Chez Boeing, les cols blancs font de la résistance

Vie des entreprises | REPORTAGE | publié le : 01.09.2000 | Sabine Syfuss-Arnaud

Près de 20 000 ingénieurs et techniciens de Boeing ont cessé le travail pendant quarante jours en début d'année. Les raisons ? Davantage que les salaires, le rejet d'un management obsédé par la recherche du profit rapide et le manque de considération. Analyse d'un conflit qui fera date aux États-Unis.

Qu'on se le dise, Boeing va bien. À la mi-juillet, l'avionneur américain a annoncé fièrement qu'il était rentré dans les clous, respectant à nouveau les objectifs de vente fixés pour l'année. Un message à usage purement commercial pour ses clients de par le monde ? Pas seulement. Car le constructeur aéronautique cherche aussi à regonfler le moral de ses troupes. Et à faire oublier un premier semestre catastrophique sur le plan social. À Seattle, fief de Boeing, l'an 2000 a commencé de la pire façon qui soit. Par un conflit collectif inédit, mené non pas par des ouvriers et des mécaniciens, comme à l'ordinaire lors des marathons salariaux, mais par des ingénieurs et des techniciens supérieurs. Première grève initiée par la Society of Professional Engineering Employees in Aerospace (Speea), un syndicat maison dont même l'actuel président de Boeing, Phil Condit, a été adhérent.

Car il n'y a pas qu'en France que le malaise s'installe entre les cadres et les directions d'entreprise. En cinquante-cinq ans d'existence, la Speea n'avait débrayé qu'une seule journée. Or, en février-mars, cette même organisation a mobilisé près de 20 000 salariés, quarante jours durant. Une grève de grande envergure motivée, dans une Amérique de la croissance et du plein-emploi, non pas par des revendications salariales, mais par un combat contre les méthodes de management inspirées du corporate governance et pour le respect des salariés. Pour la première fois, des cadres hyperdiplômés, titulaires de PHD et de MBA, réputés individualistes et conservateurs, se sont élevés ensemble contre un des géants de l'industrie américaine.

« C'est une grève terriblement importante qui marque un tournant historique, à un moment où le syndicalisme américain essaie de se revitaliser », confirme Margaret Levi, directrice du Center for Labor Studies, à l'université de l'État de Washington, dont Seattle est la capitale. Et cette chercheuse de préciser que si les cols blancs du secteur public, enseignants et infirmières notamment, se sont montrés très revendicatifs ces dernières années, cette fois-ci, il s'agissait du secteur privé, en majorité des ingénieurs et des hommes, « en général peu enclins à se mobiliser ».

À vous: Recopiez mot pour mot tout le passage de l'article sur la grève chez Boeing, depuis « Qu'on se le » jusqu'à « a été adhérent. » inclus.

(Entrées de données enregistrées)
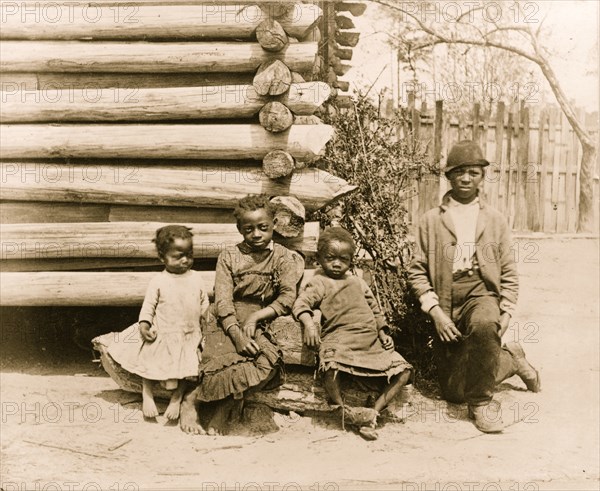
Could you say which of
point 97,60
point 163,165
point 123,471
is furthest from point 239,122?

Solution rédigée:
Qu'on se le dise, Boeing va bien. À la mi-juillet, l'avionneur américain a annoncé fièrement qu'il était rentré dans les clous, respectant à nouveau les objectifs de vente fixés pour l'année. Un message à usage purement commercial pour ses clients de par le monde ? Pas seulement. Car le constructeur aéronautique cherche aussi à regonfler le moral de ses troupes. Et à faire oublier un premier semestre catastrophique sur le plan social. À Seattle, fief de Boeing, l'an 2000 a commencé de la pire façon qui soit. Par un conflit collectif inédit, mené non pas par des ouvriers et des mécaniciens, comme à l'ordinaire lors des marathons salariaux, mais par des ingénieurs et des techniciens supérieurs. Première grève initiée par la Society of Professional Engineering Employees in Aerospace (Speea), un syndicat maison dont même l'actuel président de Boeing, Phil Condit, a été adhérent.